▶ _DATA SHOWN_:
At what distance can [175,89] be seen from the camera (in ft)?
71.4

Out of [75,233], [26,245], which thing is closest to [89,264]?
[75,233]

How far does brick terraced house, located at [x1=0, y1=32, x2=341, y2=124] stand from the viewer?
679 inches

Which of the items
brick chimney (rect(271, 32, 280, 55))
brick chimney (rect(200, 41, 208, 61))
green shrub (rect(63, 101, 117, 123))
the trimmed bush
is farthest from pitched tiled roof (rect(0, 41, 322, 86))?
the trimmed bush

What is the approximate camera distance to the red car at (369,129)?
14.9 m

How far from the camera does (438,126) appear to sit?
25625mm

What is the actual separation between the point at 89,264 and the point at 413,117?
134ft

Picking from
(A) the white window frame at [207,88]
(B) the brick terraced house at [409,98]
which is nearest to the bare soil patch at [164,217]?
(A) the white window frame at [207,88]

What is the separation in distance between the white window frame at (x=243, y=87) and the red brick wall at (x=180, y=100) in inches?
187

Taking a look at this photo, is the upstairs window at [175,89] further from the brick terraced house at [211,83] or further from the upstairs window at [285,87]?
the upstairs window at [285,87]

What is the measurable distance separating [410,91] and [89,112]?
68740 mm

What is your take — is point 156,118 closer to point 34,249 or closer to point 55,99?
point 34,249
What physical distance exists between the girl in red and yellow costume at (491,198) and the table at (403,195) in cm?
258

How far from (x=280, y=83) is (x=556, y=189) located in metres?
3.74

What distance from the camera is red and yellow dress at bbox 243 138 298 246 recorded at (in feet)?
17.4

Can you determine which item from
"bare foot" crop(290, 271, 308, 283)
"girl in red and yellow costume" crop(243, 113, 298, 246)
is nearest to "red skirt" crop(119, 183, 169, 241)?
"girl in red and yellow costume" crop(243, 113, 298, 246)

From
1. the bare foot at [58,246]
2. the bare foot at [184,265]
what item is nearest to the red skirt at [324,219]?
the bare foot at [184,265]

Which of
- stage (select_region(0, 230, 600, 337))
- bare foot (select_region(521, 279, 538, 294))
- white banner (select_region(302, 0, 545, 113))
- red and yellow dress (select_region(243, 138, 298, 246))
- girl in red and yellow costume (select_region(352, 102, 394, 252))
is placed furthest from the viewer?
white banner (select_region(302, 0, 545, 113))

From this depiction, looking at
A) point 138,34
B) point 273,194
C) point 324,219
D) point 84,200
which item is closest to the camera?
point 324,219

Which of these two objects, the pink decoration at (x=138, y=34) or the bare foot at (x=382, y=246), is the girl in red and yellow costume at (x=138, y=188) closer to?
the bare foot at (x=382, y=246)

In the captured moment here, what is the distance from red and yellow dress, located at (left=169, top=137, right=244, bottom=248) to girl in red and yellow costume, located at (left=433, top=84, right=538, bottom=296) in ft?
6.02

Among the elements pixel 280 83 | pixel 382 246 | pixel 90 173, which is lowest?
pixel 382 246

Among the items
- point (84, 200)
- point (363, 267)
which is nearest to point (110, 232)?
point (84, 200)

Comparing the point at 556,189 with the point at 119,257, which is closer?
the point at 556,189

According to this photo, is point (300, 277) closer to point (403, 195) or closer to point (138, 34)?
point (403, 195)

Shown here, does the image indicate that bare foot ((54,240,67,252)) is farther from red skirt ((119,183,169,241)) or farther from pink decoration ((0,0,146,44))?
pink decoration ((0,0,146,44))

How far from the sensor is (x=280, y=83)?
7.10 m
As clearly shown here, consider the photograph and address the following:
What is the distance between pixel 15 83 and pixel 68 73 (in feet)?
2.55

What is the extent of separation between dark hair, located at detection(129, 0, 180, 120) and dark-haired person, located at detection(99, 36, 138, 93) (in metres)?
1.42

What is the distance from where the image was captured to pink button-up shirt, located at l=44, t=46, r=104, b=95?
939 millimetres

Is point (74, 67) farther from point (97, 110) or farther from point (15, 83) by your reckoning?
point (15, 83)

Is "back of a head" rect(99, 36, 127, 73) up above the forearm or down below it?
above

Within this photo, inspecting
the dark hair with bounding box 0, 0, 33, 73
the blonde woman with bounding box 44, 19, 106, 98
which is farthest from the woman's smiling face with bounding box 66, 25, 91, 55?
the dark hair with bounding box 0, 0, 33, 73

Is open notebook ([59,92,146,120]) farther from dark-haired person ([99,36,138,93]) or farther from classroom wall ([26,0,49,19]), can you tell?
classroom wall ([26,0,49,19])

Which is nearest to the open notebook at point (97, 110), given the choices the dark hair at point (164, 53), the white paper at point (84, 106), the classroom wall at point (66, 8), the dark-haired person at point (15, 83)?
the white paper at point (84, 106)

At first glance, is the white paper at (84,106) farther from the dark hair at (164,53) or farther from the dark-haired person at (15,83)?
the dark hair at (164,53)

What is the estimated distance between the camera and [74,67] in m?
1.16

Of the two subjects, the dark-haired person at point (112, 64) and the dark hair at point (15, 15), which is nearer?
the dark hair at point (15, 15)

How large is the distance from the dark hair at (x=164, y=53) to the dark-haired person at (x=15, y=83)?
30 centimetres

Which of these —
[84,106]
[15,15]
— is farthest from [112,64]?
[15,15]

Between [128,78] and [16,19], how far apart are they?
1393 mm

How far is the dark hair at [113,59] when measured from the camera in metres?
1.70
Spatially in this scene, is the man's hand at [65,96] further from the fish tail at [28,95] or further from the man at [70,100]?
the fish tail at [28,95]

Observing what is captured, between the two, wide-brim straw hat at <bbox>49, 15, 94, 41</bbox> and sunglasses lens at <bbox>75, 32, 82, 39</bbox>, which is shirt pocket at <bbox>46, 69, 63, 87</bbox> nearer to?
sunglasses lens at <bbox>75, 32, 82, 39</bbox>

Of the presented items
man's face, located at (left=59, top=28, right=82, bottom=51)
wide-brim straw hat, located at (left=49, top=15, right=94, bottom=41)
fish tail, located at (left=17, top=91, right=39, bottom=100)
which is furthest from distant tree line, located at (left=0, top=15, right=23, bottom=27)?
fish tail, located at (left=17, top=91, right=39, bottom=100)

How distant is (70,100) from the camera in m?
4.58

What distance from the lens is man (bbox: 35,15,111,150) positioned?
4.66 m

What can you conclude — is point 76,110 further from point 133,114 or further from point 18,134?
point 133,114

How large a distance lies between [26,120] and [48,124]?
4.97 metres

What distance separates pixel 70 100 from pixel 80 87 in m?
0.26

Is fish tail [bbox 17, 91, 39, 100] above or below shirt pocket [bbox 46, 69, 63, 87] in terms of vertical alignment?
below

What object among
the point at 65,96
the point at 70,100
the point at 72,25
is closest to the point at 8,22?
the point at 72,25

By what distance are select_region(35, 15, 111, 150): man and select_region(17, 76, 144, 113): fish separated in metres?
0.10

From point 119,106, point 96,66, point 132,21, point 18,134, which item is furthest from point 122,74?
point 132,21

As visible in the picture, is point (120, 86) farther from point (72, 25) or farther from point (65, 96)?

▶ _STATED GOAL_: Return the material exactly as it stands.

▶ _TASK ANSWER_:
At what distance can [175,89] be seen from the camera (in ft)?
71.4

Out of [75,233], [26,245], which thing is closest to [89,264]?
[75,233]

How far does brick terraced house, located at [x1=0, y1=32, x2=341, y2=124] stand from the viewer?
679 inches

Which of the items
brick chimney (rect(271, 32, 280, 55))
brick chimney (rect(200, 41, 208, 61))
green shrub (rect(63, 101, 117, 123))
the trimmed bush
is farthest from pitched tiled roof (rect(0, 41, 322, 86))?
the trimmed bush

What is the approximate camera distance to the red car at (369,129)?
14.9 m

How far from the camera does (438,126) appear to sit?
25625mm

What is the actual separation between the point at 89,264 and the point at 413,117?
134ft

Picking from
(A) the white window frame at [207,88]
(B) the brick terraced house at [409,98]
which is nearest to the bare soil patch at [164,217]?
(A) the white window frame at [207,88]

What is the separation in distance between the white window frame at (x=243, y=87) and the red brick wall at (x=180, y=100) in inches?
187

Taking a look at this photo, is the upstairs window at [175,89] further from the brick terraced house at [211,83] or further from the upstairs window at [285,87]?
the upstairs window at [285,87]

What is the measurable distance separating [410,91] and [89,112]?
68740 mm

What is your take — is point 156,118 closer to point 34,249 or closer to point 55,99?
point 34,249
What physical distance exists between the girl in red and yellow costume at (491,198) and the table at (403,195) in cm?
258

How far from (x=280, y=83) is (x=556, y=189) located in metres?
3.74

What distance from the camera is red and yellow dress at bbox 243 138 298 246 recorded at (in feet)?
17.4

Can you determine which item from
"bare foot" crop(290, 271, 308, 283)
"girl in red and yellow costume" crop(243, 113, 298, 246)
is nearest to "red skirt" crop(119, 183, 169, 241)?
"girl in red and yellow costume" crop(243, 113, 298, 246)

From
1. the bare foot at [58,246]
2. the bare foot at [184,265]
what item is nearest to the red skirt at [324,219]?
the bare foot at [184,265]

Which of
- stage (select_region(0, 230, 600, 337))
- bare foot (select_region(521, 279, 538, 294))
- white banner (select_region(302, 0, 545, 113))
- red and yellow dress (select_region(243, 138, 298, 246))
- girl in red and yellow costume (select_region(352, 102, 394, 252))
is placed furthest from the viewer?
white banner (select_region(302, 0, 545, 113))

From this depiction, looking at
A) point 138,34
B) point 273,194
C) point 324,219
D) point 84,200
which item is closest to the camera?
point 324,219

Which of these two objects, the pink decoration at (x=138, y=34) or the bare foot at (x=382, y=246), is the girl in red and yellow costume at (x=138, y=188) closer to?
the bare foot at (x=382, y=246)

In the captured moment here, what is the distance from red and yellow dress, located at (left=169, top=137, right=244, bottom=248) to girl in red and yellow costume, located at (left=433, top=84, right=538, bottom=296) in ft?
6.02

Among the elements pixel 280 83 | pixel 382 246 | pixel 90 173, which is lowest?
pixel 382 246

Among the items
- point (84, 200)
- point (363, 267)
which is nearest to point (110, 232)?
point (84, 200)

Comparing the point at 556,189 with the point at 119,257, which is closer?
the point at 556,189

According to this photo, is point (300, 277) closer to point (403, 195) or closer to point (138, 34)?
point (403, 195)

Shown here, does the image indicate that bare foot ((54,240,67,252)) is farther from red skirt ((119,183,169,241)) or farther from pink decoration ((0,0,146,44))?
pink decoration ((0,0,146,44))

How far from the sensor is (x=280, y=83)?
7.10 m
As clearly shown here, consider the photograph and address the following:
What is the distance between pixel 15 83 and pixel 68 73 (in feet)?
2.55

What is the extent of separation between dark hair, located at detection(129, 0, 180, 120) and dark-haired person, located at detection(99, 36, 138, 93) (in metres)?
1.42

What is the distance from where the image was captured to pink button-up shirt, located at l=44, t=46, r=104, b=95?
939 millimetres

Is point (74, 67) farther from point (97, 110) or farther from point (15, 83) by your reckoning?
point (15, 83)

Is "back of a head" rect(99, 36, 127, 73) up above the forearm or down below it?
above

Within this photo, inspecting
the dark hair with bounding box 0, 0, 33, 73
the blonde woman with bounding box 44, 19, 106, 98
which is farthest from the woman's smiling face with bounding box 66, 25, 91, 55?
the dark hair with bounding box 0, 0, 33, 73

Is open notebook ([59,92,146,120]) farther from dark-haired person ([99,36,138,93]) or farther from classroom wall ([26,0,49,19]), can you tell?
classroom wall ([26,0,49,19])

Which is nearest to the open notebook at point (97, 110), given the choices the dark hair at point (164, 53), the white paper at point (84, 106), the classroom wall at point (66, 8), the dark-haired person at point (15, 83)?
the white paper at point (84, 106)

At first glance, is the white paper at (84,106) farther from the dark hair at (164,53) or farther from the dark-haired person at (15,83)?
the dark hair at (164,53)

What is the estimated distance between the camera and [74,67] in m?
1.16

Of the two subjects, the dark-haired person at point (112, 64) and the dark hair at point (15, 15), which is nearer?
the dark hair at point (15, 15)

How large is the distance from the dark hair at (x=164, y=53) to the dark-haired person at (x=15, y=83)?
30 centimetres

Which of these —
[84,106]
[15,15]
— is farthest from [112,64]?
[15,15]

Between [128,78] and [16,19], how far apart are they?
1393 mm

How far is the dark hair at [113,59] when measured from the camera in metres?
1.70
Spatially in this scene, is the man's hand at [65,96] further from the fish tail at [28,95] or further from the man at [70,100]?
the fish tail at [28,95]

Observing what is captured, between the two, wide-brim straw hat at <bbox>49, 15, 94, 41</bbox> and sunglasses lens at <bbox>75, 32, 82, 39</bbox>, which is shirt pocket at <bbox>46, 69, 63, 87</bbox> nearer to?
sunglasses lens at <bbox>75, 32, 82, 39</bbox>

Of the presented items
man's face, located at (left=59, top=28, right=82, bottom=51)
wide-brim straw hat, located at (left=49, top=15, right=94, bottom=41)
fish tail, located at (left=17, top=91, right=39, bottom=100)
which is furthest from distant tree line, located at (left=0, top=15, right=23, bottom=27)?
fish tail, located at (left=17, top=91, right=39, bottom=100)

How distant is (70,100) from the camera in m?
4.58

What distance from the lens is man (bbox: 35,15,111,150) positioned?
4.66 m

What can you conclude — is point 76,110 further from point 133,114 or further from point 18,134?
point 133,114

How large a distance lies between [26,120] and [48,124]?
4.97 metres

What distance separates pixel 70 100 from pixel 80 87 in m?
0.26

Is fish tail [bbox 17, 91, 39, 100] above or below shirt pocket [bbox 46, 69, 63, 87] in terms of vertical alignment?
below

What object among
the point at 65,96
the point at 70,100
the point at 72,25
is closest to the point at 8,22?
the point at 72,25

By what distance are select_region(35, 15, 111, 150): man and select_region(17, 76, 144, 113): fish separated in metres?
0.10

From point 119,106, point 96,66, point 132,21, point 18,134, which item is furthest from point 122,74?
point 132,21

As visible in the picture, is point (120, 86) farther from point (72, 25) or farther from point (65, 96)?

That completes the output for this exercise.